Why Can’t the GOP Replace Obamacare?

Why Can’t the GOP Replace Obamacare?

Why canamp39t the republicans replace obamacare

In 2010, Congress passed and President Obama signed a law that fundamentally altered how health insurance worked. It provided coverage to millions more people while making individual insurance markets function more smoothly.

But this policy had its problems. It required healthy individuals to purchase health insurance – an idea some conservatives find objectionable.

1. They don't have a plan.

For seven years, Republicans have promised to repeal Obamacare – yet never had an actual plan for doing so. While there were a few opportunities that made sense for them, there was also considerable political risk involved with trying to get it right.

The Affordable Care Act (ACA) has weathered multiple Supreme Court challenges and boasts a high enrollment rate. Furthermore, it relies heavily on private insurance plans for millions of Americans to remain insured.

However, this law raises premiums and deters some healthy and young enrollees who would rather pay less for a more minimal policy.

Now that the Supreme Court is set to rule on whether or not the Affordable Care Act (ACA) is constitutional, Republican lawmakers are feeling pressure. Yet NBC News poll results indicate they do not yet have an alternative plan in place.
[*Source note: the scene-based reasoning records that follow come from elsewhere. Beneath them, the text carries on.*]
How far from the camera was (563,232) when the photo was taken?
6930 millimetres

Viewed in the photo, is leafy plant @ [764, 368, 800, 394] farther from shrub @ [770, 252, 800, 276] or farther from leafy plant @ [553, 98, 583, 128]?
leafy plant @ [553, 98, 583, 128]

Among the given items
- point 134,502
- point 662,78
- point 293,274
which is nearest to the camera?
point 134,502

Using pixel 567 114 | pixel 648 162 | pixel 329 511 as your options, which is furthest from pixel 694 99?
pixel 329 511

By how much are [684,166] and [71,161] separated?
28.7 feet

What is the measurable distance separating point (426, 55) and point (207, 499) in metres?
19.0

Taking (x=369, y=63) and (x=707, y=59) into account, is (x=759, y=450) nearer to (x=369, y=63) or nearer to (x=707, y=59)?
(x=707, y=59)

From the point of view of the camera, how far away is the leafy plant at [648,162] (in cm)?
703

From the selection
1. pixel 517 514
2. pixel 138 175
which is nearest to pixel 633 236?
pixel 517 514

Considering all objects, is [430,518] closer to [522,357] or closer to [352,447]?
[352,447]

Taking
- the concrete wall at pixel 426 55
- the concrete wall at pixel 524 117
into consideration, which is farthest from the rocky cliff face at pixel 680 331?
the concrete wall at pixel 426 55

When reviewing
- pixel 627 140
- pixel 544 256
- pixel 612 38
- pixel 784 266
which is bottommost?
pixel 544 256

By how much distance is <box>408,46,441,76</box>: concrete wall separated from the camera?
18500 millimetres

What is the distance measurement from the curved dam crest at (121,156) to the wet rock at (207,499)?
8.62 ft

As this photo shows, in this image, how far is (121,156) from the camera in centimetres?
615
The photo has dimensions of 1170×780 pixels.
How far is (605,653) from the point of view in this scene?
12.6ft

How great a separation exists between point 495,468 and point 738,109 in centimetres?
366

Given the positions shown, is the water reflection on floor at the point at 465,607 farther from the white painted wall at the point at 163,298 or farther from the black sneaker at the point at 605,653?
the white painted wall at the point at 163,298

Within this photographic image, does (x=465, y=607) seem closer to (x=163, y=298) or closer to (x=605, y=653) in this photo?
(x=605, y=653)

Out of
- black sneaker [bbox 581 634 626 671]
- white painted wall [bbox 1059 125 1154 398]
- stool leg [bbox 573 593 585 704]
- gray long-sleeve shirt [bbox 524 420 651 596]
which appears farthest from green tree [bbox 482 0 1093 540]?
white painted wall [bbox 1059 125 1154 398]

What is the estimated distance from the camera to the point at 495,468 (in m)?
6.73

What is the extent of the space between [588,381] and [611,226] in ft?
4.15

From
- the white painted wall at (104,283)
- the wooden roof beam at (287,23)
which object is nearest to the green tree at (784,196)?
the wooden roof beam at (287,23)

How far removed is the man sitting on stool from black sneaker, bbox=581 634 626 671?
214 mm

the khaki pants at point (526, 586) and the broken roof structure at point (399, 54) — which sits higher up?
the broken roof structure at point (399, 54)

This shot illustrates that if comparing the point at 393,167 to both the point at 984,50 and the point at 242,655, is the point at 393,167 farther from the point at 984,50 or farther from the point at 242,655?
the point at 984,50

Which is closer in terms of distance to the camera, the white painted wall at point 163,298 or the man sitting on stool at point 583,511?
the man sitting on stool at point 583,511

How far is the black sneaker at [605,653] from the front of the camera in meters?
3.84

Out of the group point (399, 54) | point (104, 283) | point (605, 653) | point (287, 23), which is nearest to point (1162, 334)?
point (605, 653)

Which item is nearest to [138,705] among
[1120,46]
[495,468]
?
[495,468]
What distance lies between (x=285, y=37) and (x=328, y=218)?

2. They don't have the votes.

For nearly seven years, Republicans have been working to repeal and replace Obamacare with their own system. Even with President Trump in office, however, they’re having difficulty reaching their goal.

One major reason is the Obamacare has gained overwhelming support among enrollees, who prefer it over the alternatives they’ve seen so far. For instance, Stacie Boschma is a freelance copywriter who purchases her insurance on the marketplace.

She pays $400 per month for a plan with a $5,000 deductible, which she finds to be too costly. Ideally, she and her spouse would like to find an affordable health plan.

On Wednesday, Senate Republicans failed to pass a “skinny” repeal bill with Senators Susan Collins of Maine and John McCain of Arizona voting against it. With only three senators supporting repeal legislation, there remains little chance for repealing Obamacare.

3. They don't have the ideas.

The Affordable Care Act, also known as Obamacare, has made a huge difference in the lives of millions of Americans. It makes it possible for low-income individuals to receive government insurance coverage and provides coverage to those with preexisting medical conditions.

But Republicans and voters alike are becoming increasingly worried that their party doesn’t possess the ideas necessary to replace the law. Some lawmakers and governors have proposed repealing or weakening the act, while others have promised further changes.

Furthermore, the Affordable Care Act’s financial subsidies for premiums are insufficient to make insurance affordable for those unable to pay their bills. All but one Republican plan to replace Obamacare proposes significantly less generous financial support for low-income consumers.

In addition, most Republican replacement proposals call for repealing the Affordable Care Act’s Medicaid expansion to families below 138 percent of poverty level. They also advocate converting Medicaid into block grants for states and replacing tax credits with more limited non-income based deductions or Health Savings Accounts (HSAs).

4. They don't have the money.

In 2010, President Obama signed the Affordable Care Act, otherwise known as Obamacare. This law has enabled an increase in health insurance coverage and safeguards consumers against insurer tactics that may drive up costs or restrict care.

The law offers premium subsidies to help low-income Americans purchase health coverage. It also places strict limits on insurers, prohibiting them from dropping sick or expensive clients or charging more.

However, if President Trump and congressional Republicans repeal the entire Affordable Care Act (ACA), millions of people would lose these protections. Individual market health insurance markets could collapse; moreover, millions with pre-existing conditions could either lose their coverage or be denied it altogether.